Adolfo Olivares

Personal information
- Full name: Adolfo Alamiro Olivares Aravena
- Date of birth: 20 December 1940
- Place of birth: Ocoa, Chile
- Date of death: 23 June 2025 (aged 84)
- Height: 1.76 m (5 ft 9 in)
- Position: Striker

Youth career
- Estrella de Ocoa

Senior career*
- Years: Team / Apps / (Gls)
- 1961: Everton / 13 / (7)
- 1962–1963: Ferrobádminton / 45 / (19)
- 1964–1966: Universidad de Chile / 26 / (13)
- 1966: Palestino / 1 / (0)
- 1967: Huachipato / 33 / (10)
- 1968–1969: Santiago Morning / 60 / (32)
- 1970–1971: Audax Italiano / 25 / (5)
- 1972: Magallanes / 21 / (6)
- 1973: Alianza
- 1974–1976: The Strongest
- 1977: CD Aurora
- 1978: Huachipato / 0 / (0)
- 1979: Unión San Felipe

International career
- 1968–1969: Chile / 15 / (7)

= Adolfo Olivares =

Chilean footballer (1940–2025)

Adolfo Alamiro Olivares Aravena (20 December 1940 – 23 June 2025) was a Chilean footballer who played as a striker. Besides Chile, he played in El Salvador and Bolivia.

==Club career==
As a youth player, Olivares was with club Estrella de Ocoa. At a professional level, he mainly developed his career in the Chilean top division. He made his professional debut with Everton de Viña del Mar in 1961. After two seasons with Ferrobádminton, he joined Universidad de Chile in 1964, taking part in the well-known squad known as El Ballet Azul, staying with them for three seasons. In his homeland at the top division, he also played for Palestino, Huachipato, Santiago Morning, Audax Italiano and Magallanes.

Abroad, he played for Alianza in El Salvador and both The Strongest and Aurora in Bolivia. With The Strongest, where he coincided with his compatriot Manuel Jesús Ortiz, he won the league title in 1974 and took part in the 1975 Copa Libertadores.

His last club was Unión San Felipe in the 1979 season.

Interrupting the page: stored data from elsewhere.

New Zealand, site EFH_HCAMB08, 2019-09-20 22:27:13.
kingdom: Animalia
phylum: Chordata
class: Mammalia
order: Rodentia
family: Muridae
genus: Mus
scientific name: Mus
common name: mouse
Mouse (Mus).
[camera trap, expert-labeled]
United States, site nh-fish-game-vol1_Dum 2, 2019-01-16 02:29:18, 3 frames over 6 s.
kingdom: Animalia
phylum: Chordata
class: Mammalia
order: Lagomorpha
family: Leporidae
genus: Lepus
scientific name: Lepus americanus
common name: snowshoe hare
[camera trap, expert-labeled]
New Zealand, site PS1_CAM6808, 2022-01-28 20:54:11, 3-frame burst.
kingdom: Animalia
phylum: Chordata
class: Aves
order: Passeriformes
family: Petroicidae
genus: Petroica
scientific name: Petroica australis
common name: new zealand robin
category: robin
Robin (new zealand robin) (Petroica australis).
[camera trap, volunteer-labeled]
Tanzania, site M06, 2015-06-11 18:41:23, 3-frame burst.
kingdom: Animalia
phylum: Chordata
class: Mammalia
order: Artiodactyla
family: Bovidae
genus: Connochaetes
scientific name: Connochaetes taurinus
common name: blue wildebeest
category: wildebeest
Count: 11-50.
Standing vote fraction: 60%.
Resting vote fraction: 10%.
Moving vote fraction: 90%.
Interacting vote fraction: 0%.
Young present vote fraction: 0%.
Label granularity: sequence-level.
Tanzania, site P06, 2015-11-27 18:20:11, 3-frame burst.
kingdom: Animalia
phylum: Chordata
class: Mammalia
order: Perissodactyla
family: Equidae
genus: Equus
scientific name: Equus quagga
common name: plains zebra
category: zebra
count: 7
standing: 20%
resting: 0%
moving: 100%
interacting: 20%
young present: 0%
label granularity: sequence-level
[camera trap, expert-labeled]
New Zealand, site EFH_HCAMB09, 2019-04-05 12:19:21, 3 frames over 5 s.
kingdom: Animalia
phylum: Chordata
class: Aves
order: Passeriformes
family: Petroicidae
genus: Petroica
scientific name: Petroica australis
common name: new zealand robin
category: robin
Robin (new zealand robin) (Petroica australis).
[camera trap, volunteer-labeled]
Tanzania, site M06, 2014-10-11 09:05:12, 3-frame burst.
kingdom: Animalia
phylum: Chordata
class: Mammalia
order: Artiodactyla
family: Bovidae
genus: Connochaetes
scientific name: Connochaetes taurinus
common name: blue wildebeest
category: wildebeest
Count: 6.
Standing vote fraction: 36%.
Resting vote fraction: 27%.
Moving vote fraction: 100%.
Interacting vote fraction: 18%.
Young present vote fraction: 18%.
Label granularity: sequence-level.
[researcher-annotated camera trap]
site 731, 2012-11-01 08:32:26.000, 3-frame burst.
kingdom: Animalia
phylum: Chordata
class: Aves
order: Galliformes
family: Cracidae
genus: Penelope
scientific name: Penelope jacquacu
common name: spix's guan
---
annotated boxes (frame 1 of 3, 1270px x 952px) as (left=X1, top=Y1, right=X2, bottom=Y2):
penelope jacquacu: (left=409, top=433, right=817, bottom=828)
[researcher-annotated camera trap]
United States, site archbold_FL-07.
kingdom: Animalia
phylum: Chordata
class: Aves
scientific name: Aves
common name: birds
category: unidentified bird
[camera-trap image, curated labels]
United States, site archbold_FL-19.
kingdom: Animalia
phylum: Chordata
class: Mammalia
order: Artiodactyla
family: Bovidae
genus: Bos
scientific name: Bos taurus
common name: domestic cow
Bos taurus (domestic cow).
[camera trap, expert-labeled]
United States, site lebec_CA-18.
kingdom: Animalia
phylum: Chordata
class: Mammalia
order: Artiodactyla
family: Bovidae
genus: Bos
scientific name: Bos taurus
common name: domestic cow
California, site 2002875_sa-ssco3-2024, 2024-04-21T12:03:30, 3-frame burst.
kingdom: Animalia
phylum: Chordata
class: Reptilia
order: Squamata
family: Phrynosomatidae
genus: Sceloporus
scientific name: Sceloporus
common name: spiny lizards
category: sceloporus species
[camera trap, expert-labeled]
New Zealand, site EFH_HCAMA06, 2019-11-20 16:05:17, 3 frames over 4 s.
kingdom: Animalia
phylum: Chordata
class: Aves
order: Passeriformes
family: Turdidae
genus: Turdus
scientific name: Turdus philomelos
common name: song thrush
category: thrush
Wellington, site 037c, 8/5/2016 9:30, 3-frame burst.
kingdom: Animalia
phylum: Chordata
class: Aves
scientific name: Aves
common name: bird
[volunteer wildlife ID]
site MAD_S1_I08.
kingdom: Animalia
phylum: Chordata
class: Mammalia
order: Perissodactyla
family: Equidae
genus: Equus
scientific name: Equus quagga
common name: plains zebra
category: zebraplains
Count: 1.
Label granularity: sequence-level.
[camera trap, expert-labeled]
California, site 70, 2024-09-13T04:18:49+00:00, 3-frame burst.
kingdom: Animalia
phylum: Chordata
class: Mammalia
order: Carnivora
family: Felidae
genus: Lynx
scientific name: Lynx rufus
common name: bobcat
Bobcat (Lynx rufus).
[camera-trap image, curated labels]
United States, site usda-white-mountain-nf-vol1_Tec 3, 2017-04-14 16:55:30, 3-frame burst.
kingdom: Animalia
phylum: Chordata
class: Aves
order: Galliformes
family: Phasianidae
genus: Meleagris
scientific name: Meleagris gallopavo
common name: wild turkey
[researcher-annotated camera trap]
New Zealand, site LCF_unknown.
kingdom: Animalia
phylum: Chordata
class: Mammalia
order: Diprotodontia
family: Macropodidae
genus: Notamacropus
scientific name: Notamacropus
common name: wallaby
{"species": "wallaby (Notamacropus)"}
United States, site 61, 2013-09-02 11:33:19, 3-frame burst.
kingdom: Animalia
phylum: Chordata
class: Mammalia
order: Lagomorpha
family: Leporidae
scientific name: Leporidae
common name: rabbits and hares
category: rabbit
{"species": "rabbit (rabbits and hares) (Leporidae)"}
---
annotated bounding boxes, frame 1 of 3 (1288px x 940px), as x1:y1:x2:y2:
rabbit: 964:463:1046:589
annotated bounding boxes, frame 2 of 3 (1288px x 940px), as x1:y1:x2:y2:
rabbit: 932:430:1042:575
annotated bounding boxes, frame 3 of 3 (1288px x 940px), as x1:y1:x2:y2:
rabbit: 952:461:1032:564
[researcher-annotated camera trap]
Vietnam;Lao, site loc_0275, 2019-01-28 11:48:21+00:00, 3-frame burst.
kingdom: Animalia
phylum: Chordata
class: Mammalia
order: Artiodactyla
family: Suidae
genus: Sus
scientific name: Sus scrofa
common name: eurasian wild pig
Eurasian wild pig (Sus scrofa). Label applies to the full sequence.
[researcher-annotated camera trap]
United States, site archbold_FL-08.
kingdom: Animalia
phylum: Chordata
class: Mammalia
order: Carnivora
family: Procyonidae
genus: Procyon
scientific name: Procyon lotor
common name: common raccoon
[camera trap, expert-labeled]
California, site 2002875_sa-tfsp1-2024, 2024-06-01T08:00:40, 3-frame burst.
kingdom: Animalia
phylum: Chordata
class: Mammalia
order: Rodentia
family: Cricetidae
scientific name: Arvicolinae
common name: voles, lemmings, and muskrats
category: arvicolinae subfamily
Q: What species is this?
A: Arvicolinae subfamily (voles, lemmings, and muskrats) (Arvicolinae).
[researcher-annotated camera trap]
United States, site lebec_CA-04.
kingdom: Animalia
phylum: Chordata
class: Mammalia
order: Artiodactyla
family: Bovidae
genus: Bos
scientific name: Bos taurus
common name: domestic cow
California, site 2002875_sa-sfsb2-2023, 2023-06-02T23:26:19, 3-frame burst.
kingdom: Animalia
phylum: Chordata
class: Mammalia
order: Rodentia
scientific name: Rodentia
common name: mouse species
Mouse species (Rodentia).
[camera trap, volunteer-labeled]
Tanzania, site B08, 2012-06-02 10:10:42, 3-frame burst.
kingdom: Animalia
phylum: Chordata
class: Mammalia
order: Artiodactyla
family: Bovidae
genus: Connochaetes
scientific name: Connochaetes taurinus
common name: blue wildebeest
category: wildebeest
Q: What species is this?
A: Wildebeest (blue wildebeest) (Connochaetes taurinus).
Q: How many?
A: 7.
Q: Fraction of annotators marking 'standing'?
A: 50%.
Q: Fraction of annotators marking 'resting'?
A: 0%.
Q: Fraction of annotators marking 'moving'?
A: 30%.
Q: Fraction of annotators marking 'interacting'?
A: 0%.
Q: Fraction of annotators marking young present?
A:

Following his retirement, he went on playing football at the amateur level in leagues such as Liga La Reina from Huechuraba and Liga Independiente de Fútbol from Santiago.

==International career==
Olivares made fifteen appearances for the Chile national team in friendly matches and the 1970 FIFA World Cup qualifiers and scored seven goals between 1968 and 1969.

==Personal life and death==
He was nicknamed Cuchi-Cuchi, a nickname that was given by his fellow footballer Rubén Marcos after he went out with Silvia Ferrer, known by that stage name, an Argentine star from the Bim Bam Bum theater.

After suffering and getting over lymph node cancer, he was helped by Martín Gálvez, a former player of Universidad de Chile. Adolfo died on 23 June 2025, at the age of 84.